İncelenecek Metin =>
■ ■ ■

Maalesef bu da değişim yorgunluğunu tetikledi. Değişim zaten zorken bir de bu değişimlerin arka arkaya gelmesi çalışanın değişmeye, değişime uyum sağlamaya olan gönüllülüğü iyiden iyiye buhar oldu gitti.
İşte böyle, tozu dumana katan bir yıl geldi geçti. İş dünyası adeta bir yap boz gibi her gün yapıldı, akşamına bozuldu ama renkleri bir türlü denk gelmedi.
Peki 2023 nasıl bir yıl olacak gibi gözüküyor? 2023 insan kaynakları için yanında hangi imtihanları getiriyor?
Gartner’ın 800 İK profesyoneli ile yürüttüğü, 2023 yılında insan kaynaklarını bekleyen gündemleri açıkladığı yeni raporuna göre meslektaşlarımı bekleyen gündemler şu 5 başlıkta odaklanıyor.
Gelin bu gündemlerin her birisine teker teker, kısaca bir göz atalım.
1. Liderlik ve Yöneticilik Etkinliği
Çalışmaya katılan İK’cıların %60’ının gündeminde liderlik ve yönetim ekibinin etkinliği var.
İçinden geçtiğimiz bu karmaşık zamanların daha özgün, samimi ve uyum becerisi gelişmiş yani daha “insani” liderlere ihtiyaç duyduğu çok açık.
İK’nın farklı çalışan beklenti, ilgi ve ihtiyaçlarına yanıt verecek duygusal olgunluğa sahip, çalışanla güven temelinde işbirliği yapabilecek lider ve yöneticilerin geleceğin (bugünün) iş dünyasına hazır hale gelmesi için çalışmalara süratle başlaması gerekiyor.
2. Organizasyonel Tasarım ve Değişim Yönetimi
Çalışmaya katılan İK’cıların %53’üne göre en önemli ikinci başlık.
Yazının girişinde de bahsettiğimiz gibi iş dünyası işin ne olduğu, nerede, ne zaman, kime bağlı olarak, hangi iş modelinde, neyin karşılığında gibi pek çok ezberin bozulduğu bu büyük değişim sürecinde çalışan artık bir değişim yorgunluğu yaşıyor.
Gartner verilerine göre 2016 yılında değişime açıklığını %74 olarak belirten çalışanlar 2022’de bu oranı %38 olarak ifade ediyorlar.
İK’nın çalışanda oluşan bu değişim yorgunluğunun etkilerini azaltmak ve çalışanı bu anlamda desteklemek için kolları hemen sıvamalı.
3. Çalışan Deneyimi
İK’cıların %43’üne göre 2023’ün en büyük üçüncü gündemi.
Ben, doğal olarak, bu oranın çok daha yüksek olduğuna inanıyorum. Çalışan deneyimi bu raporda kariyer yönetimi özelinde incelenmiş.
Değişen iş yapış şekli ve modellerine göre geleneksel kariyer yönetim çalışmaları hem hantal hem de kısır kalıyor.
Gartner’a göre 4 çalışandan ancak 1 tanesi kurumunun kendisine sunduğu mevcut kariyer haritasını yeterli buluyor. Geriye kalan 3 çalışan sunulan çözümleri tatminkar bulmuyor kurum dışı fırsatları değerlendiriyor.

■ ■ ■

Sağlanan Kayıtlar =>
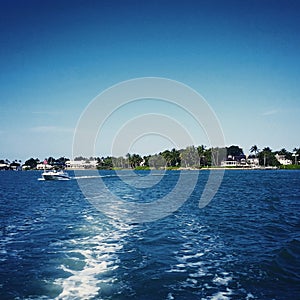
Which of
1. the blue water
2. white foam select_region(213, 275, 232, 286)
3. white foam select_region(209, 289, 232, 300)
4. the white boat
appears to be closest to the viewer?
white foam select_region(209, 289, 232, 300)

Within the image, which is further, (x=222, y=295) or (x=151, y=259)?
(x=151, y=259)

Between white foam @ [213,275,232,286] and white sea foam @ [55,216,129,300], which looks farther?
white foam @ [213,275,232,286]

■ ■ ■

Yapılacak İşler =>
1. İncelenecek metne göre aşağıdaki soruları yanıtlayın:
(a) Gartner'ın raporu kaç İK profesyoneliyle yürütülmüş?
(b) Gartner verilerine göre çalışanların 2016'da ve 2022'de belirttiği değişime açıklık oranları nedir?
(c) Gartner'a göre kaç çalışandan biri kurumunun sunduğu mevcut kariyer haritasını yeterli buluyor?
2. İncelenecek metinde yüzde işaretiyle verilen bütün oranları metindeki sırasıyla listeleyin.
Kayıtlar başka bir kaynaktan alınmıştır.

Cevap Anahtarı =>
1.
(a) 800 İK profesyoneliyle.
(b) 2016'da %74, 2022'de %38.
(c) 4 çalışandan 1'i.

2. %60, %53, %74, %38, %43